Elena Ferrante põe-nos, de facto, em contacto com a vida real, numa escrita crua, sem poesia. As suas personagens, mulheres e homens, não se dividem entre boas e más, todas estão marcadas pelas disfuncionalidades de um bairro pobre e caótico, na Nápoles da segunda metade do século XX. A própria amizade, iniciada na infância, entre as duas mulheres, à volta das quais se centra o enredo, deixa muitos amargos de boca, por vezes até nos exaspera. A saga, porém, não se resume às suas peripécias. Este é igualmente o retrato do Sul de Itália, onde não faltam a pequena máfia de bairro e as lutas entre fascistas e comunistas, que incendiaram a década de 1970.
Passo, então, ao terceiro e quarto volumes:
Depois de Lila conseguir livrar-se de um casamento tóxico, cai em desgraça e vê-se na miséria, com uma criança nos braços, ao contrário do ex-marido, que leva a sua vida por diante, sem se preocupar com o filho e sem que ninguém estranhe que leve outra mulher para sua casa. Por seu lado, Lenú sai de Nápoles, tira um curso superior e faz um casamento dentro do elevado meio académico. Mas não se livra do seu passado. O reencontro com a sua paixão de infância e juventude é fatal. E, apesar de apenas ela haver realizado o sonho partilhado entre as duas, tornar-se uma escritora de sucesso, continua a sentir-se inferior à amiga. A simples ideia de que Lila escreveria livros melhores, se tivesse tido oportunidade de optar por essa via, fá-la duvidar de si própria. A dinâmica estranha existente entre as duas atinge níveis absurdos. Também por causa de um homem...
O final da saga é difícil de digerir. Um acontecimento trágico deixa-nos com um nó na garganta. A isso se soma o envelhecimento e a desilusão. Pertencer a uma casta privilegiada não salva de um fim de vida amargo e solitário. Amores desencontrados, constatar haver pessoas capazes de nos enganarem quase uma vida inteira, porque não vimos o óbvio (ou não quisemos ver?). E a interessante pergunta: se, numa dada altura da nossa vida, não se tivesse dado determinado acaso, teríamos sido pessoas diferentes? Melhores? Elena Ferrante mantém-se fiel à sua premissa de nos pôr em contacto com a vida real. Sem paninhos quentes, nem finais telenovelescos. Tão-pouco nos mostra heróis e heroínas, vilãs e vilãos, gente boa e má. Todos temos um pouco de uns e de outros, dentro de nós.

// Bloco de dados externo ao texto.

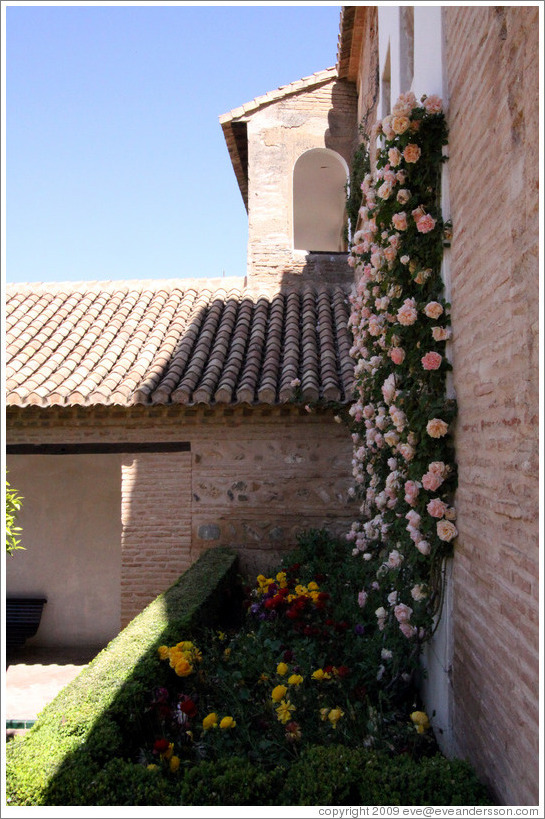 Wall of roses.  Palacio del Generalife.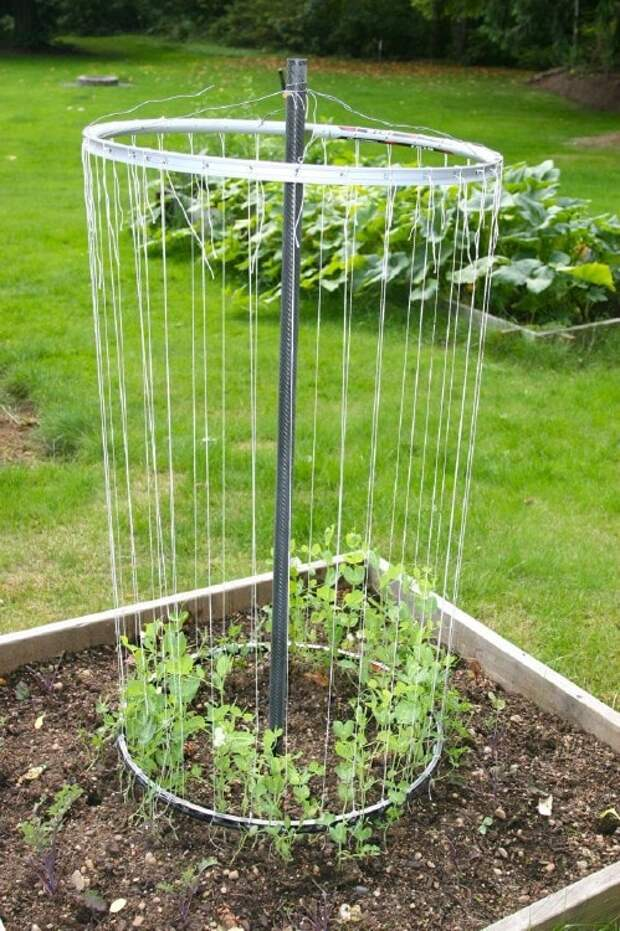Полезные советы и рекомендации для садоводов. Главное простые и доступны по цене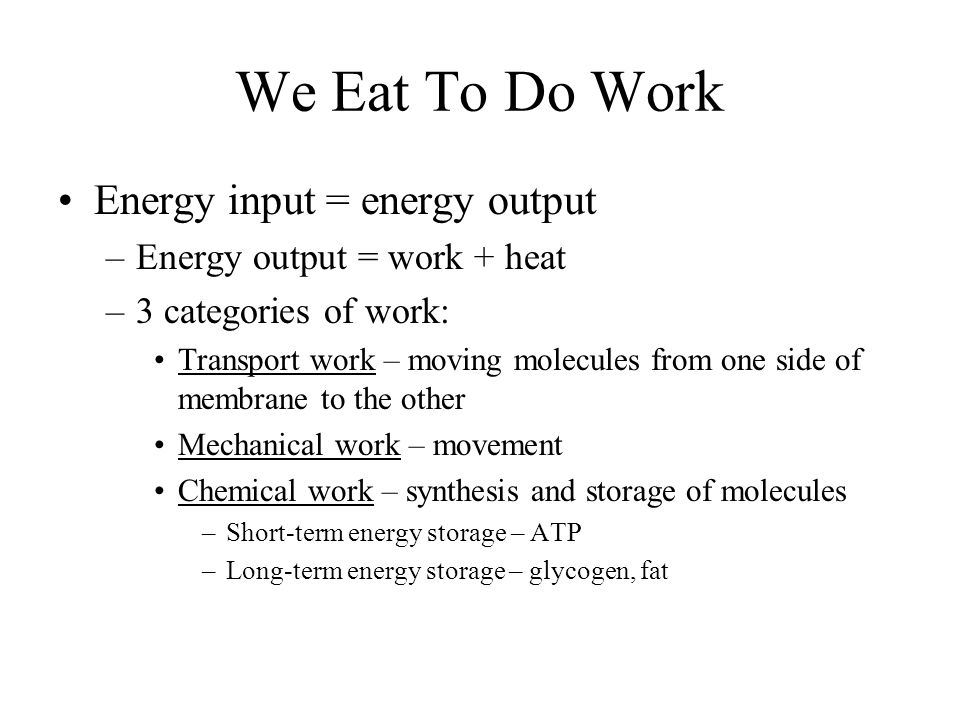 We Eat To Do Work Energy input = energy output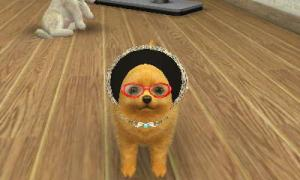 dogs363.jpg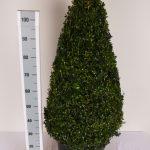 zwarte-pot-kegel-100-cm-schuin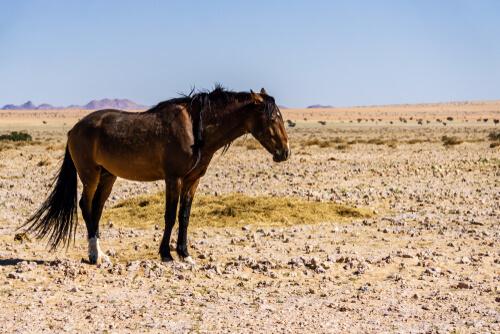 Caballo de Namibia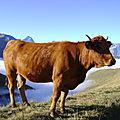 L ' Alpe -Plateau d'Emparis -été 2011 no 7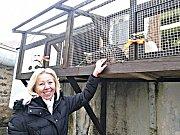 Dočasný útulek pro kočky v Sokolově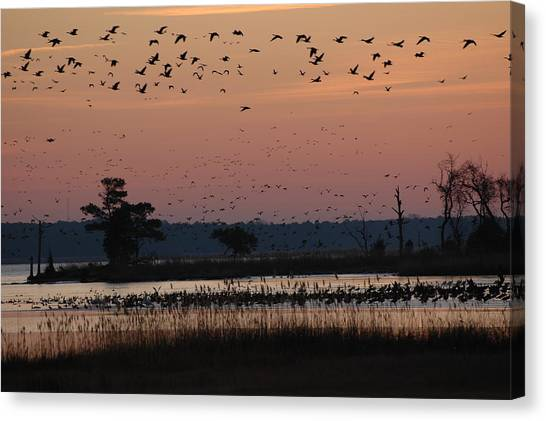 Geese On The Rise Canvas Print by Marc Van Pelt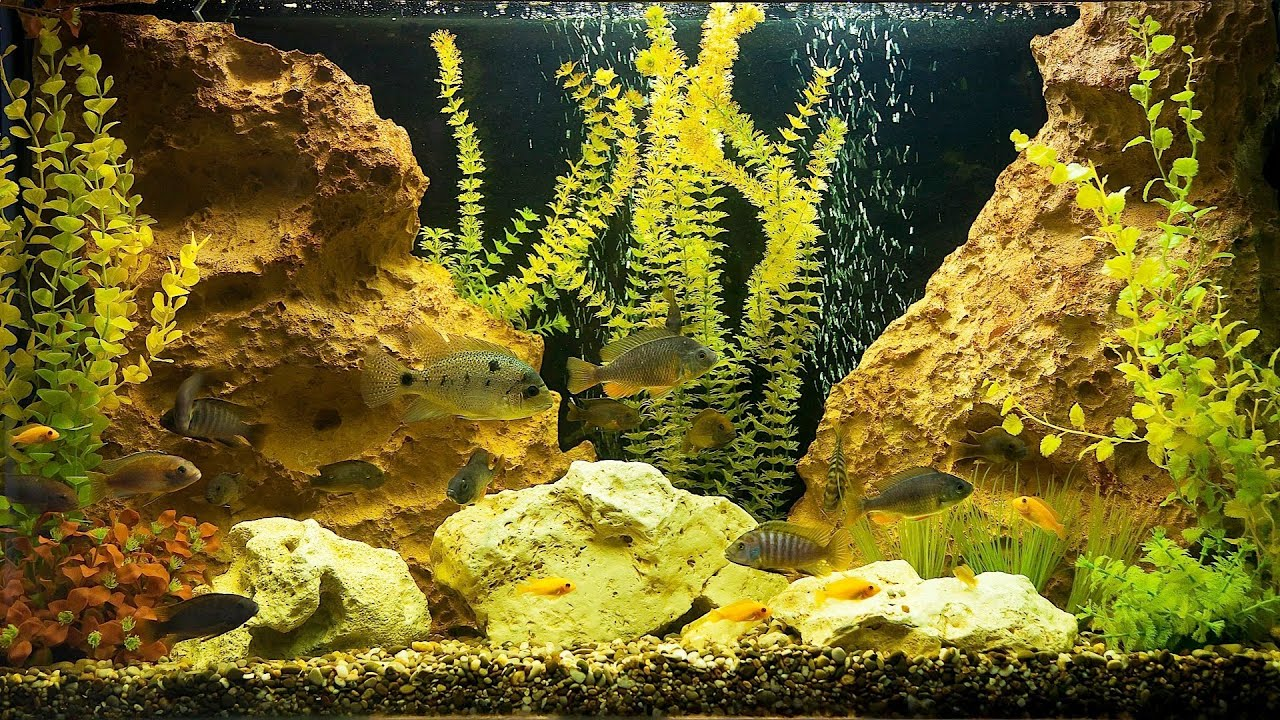 How to Treat Yellow or Brown Aquarium Water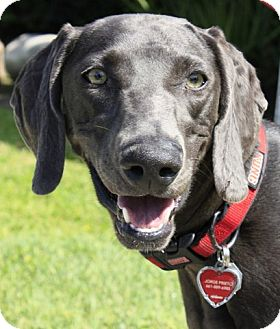 Weimaraner Dog for adoption in Sun Valley, California - Abby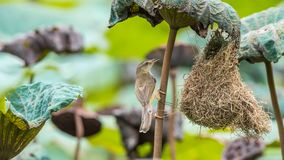 Nid d'oiseau de construction d'oiseau (Prinia simple) dans la nature Photographie stock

Esta saga é uma obra magnífica.
Dois livros, alguns excertos.
O primeiro livro:
“As crianças do 25 de Abril foram expostas à pornografia antes de saberem como se faziam bebés (…). A despontarem para a vida, viviam numa espécie de terra de ninguém, pela qual não se encontravam responsáveis. Pairavam no vazio formado entre o culto da liberdade sem limites e a crença salazarista mantida pelas mães e avós de que Portugal era um país mais temente a Deus, de melhores costumes, um oásis de santidade perante um estrangeiro devasso”.

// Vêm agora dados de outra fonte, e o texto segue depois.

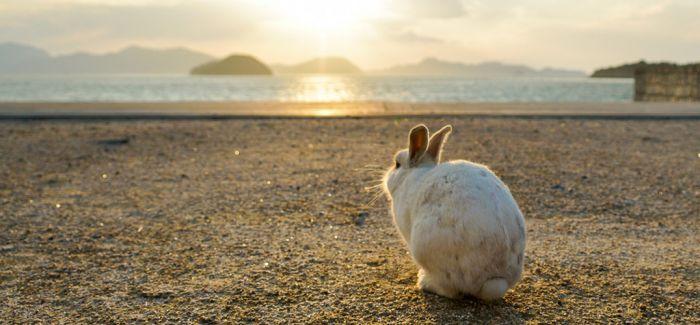 """日本""""兔子岛""""之行:卡哇伊背后的忧伤"""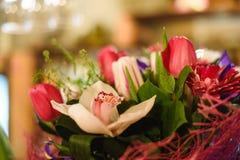 Il mazzo di bella molla fiorisce nell'interno, fine su, per le donne al giorno del ` s del biglietto di S. Valentino Immagini Stock Libere da Diritti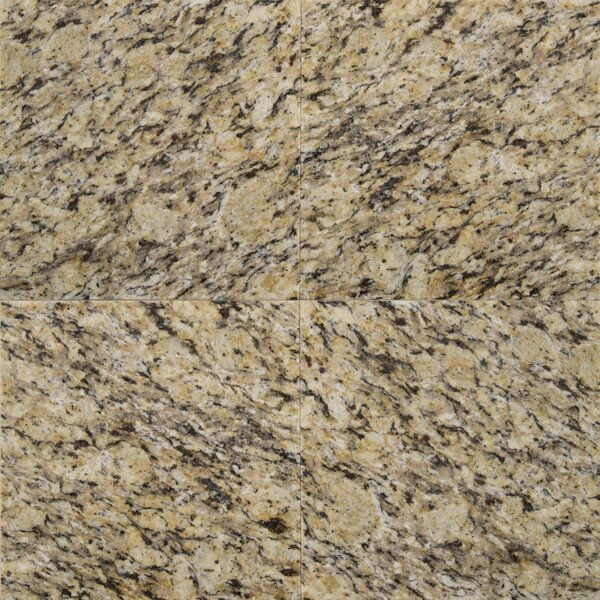 12 x 12 Granite Field Tile in Amber Yellow by MSI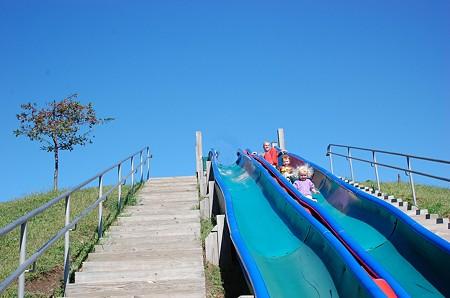 Robbins Farm Parkの滑り台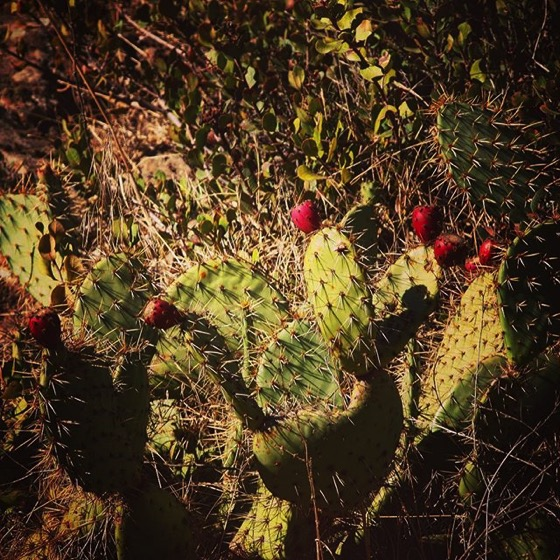 Prickly Pear (Opuntia) on Santa Cruz Island via My Instagram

“Ainda apática, saída de um mundo desprovido de sexo, um mundo em que os genitais eram porcos, males necessários para se expelirem os detritos do corpo, ela espantava-se com os cartazes e os títulos sugestivos das películas em cena no Sá da Bandeira, um verdadeiro templo da arte pornográfica, enquanto esperava pelo autocarro”.
“Sentindo-se impotentes perante o fenómeno e na sua tentativa desesperada de a manter agarrada às antigas convenções, os pais empurravam-na para uma dualidade de comportamentos, criavam a cultura do fingimento: a nossa casa é uma coisa e o mundo lá fora é outra. Dentro de casa, é feio falar de sexo; lá fora, o sexo é exibido em todo o lado. No meio, ficava o vazio, a tal terra de ninguém, (…) o fosso, que se cavava cada vez mais fundo”.
E o segundo livro:
“Nada, nem a inteligência, nem os estudos, nem a beleza, contava tanto como a reputação sexual de uma rapariga, o mesmo é dizer o seu valor no mercado de casamentos, onde as mães, seguindo o exemplo das suas próprias mães, se armavam em guardiãs".

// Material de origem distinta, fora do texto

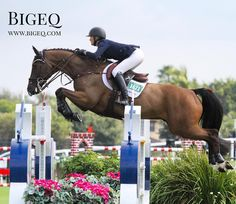 Got a showjumper for sale? Selling on Bigeq.com is simple and effective! Try it.  This is Hilary McNerney and Charlie showing classic form over this oxer! #bigeq #hunterjumper #showjumper #showjumping #ushja #usef
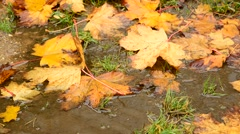 Yellow maple leaf lying in a puddle in autumn Stock Footage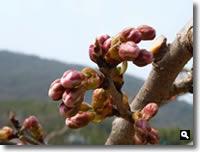 H23.3.16の暖地桜桃の写真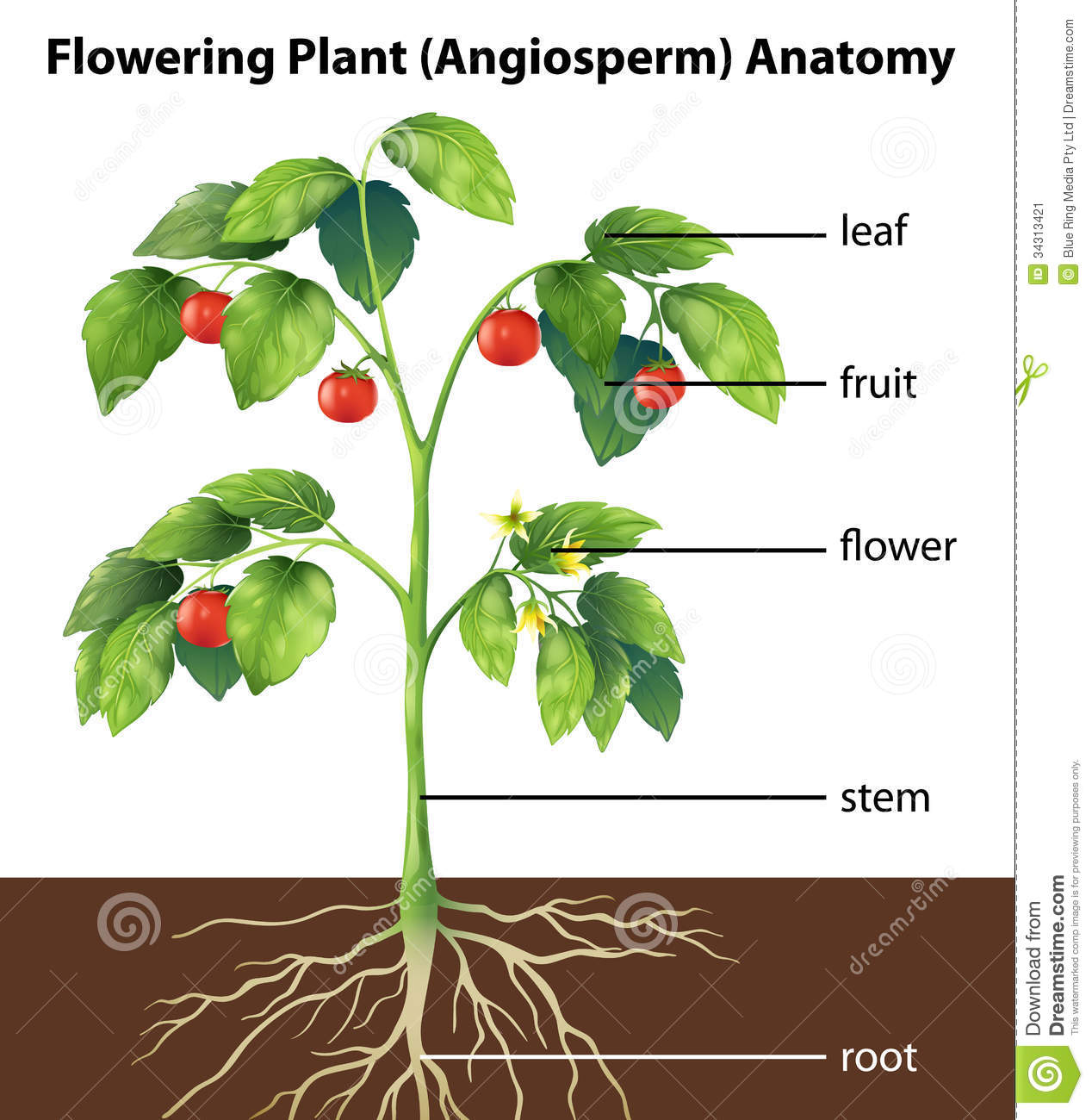 Plant Awhatomy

“Ao sábado, em fila, casavam as raparigas de véu branco, que davam à luz seis meses mais tarde uns rapagões considerados prematuros. Presas entre a liberdade de Bardot, o gozo dos rapazes a dizer que ser virgem era doentio, as recomendações dos pais e da Igreja, não tínhamos escolha".
“Os discursos e as instituições estavam atrasados em relação aos nossos desejos, mas o fosso entre o dizível da sociedade e o nosso indizível parecia-nos normal e irremediável".
O primeiro livro é de minha autoria: A Revolução da Verónica. Nunca me tinha acontecido sentir tão grande afinidade com um escritor, ou escritora. O mais interessante é que, quando comecei a ler o livro alheio, não o achei muito promissor.
Não comparo a qualidade da escrita. Aí, sinto-me como São João Baptista: não sou digna de lhe apertar as sandálias. Está em causa a comunhão de pensamentos, a complementação de ideias. E a escolha de palavras. Como “o fosso”. “Cada vez mais fundo”, num caso; “normal e irremediável”, no outro. Encaixam como duas peças de Lego.
Nota: plágio de ideias (da minha parte, claro), está fora de questão. Comecei a ler Os Anos, de Annie Ernaux, pela primeira vez, há dias. Por seu lado, A Revolução da Verónica existia há muito tempo, na minha gaveta. Na verdade, tentei, sem sucesso, publicá-lo por ocasião do 40º aniversário da Revolução de Abril. Acabou por acontecer apenas dez anos mais tarde.
A 10 de Setembro de 1964, chegava à estação de Colónia, na Alemanha, o português Armando Rodrigues de Sá, de 38 anos, natural de Vale de Madeiros, distrito de Viseu. Como muitos outros, que partiam à procura de melhores condições de vida, era um homem simples e tímido. Não desejaria, decerto, tornar-se no centro das atenções, num país desconhecido. Mas os altifalantes da estação anunciaram o seu nome, uma multidão, que incluía autoridades, cercou-o, bombardeando-o com numa língua imperceptível, uma banda de música começou a tocar. Sem ainda bem saber o motivo para tal balbúrdia, passaram-lhe um ramo de flores para a mão e ofereceram-lhe uma motorizada Zündapp.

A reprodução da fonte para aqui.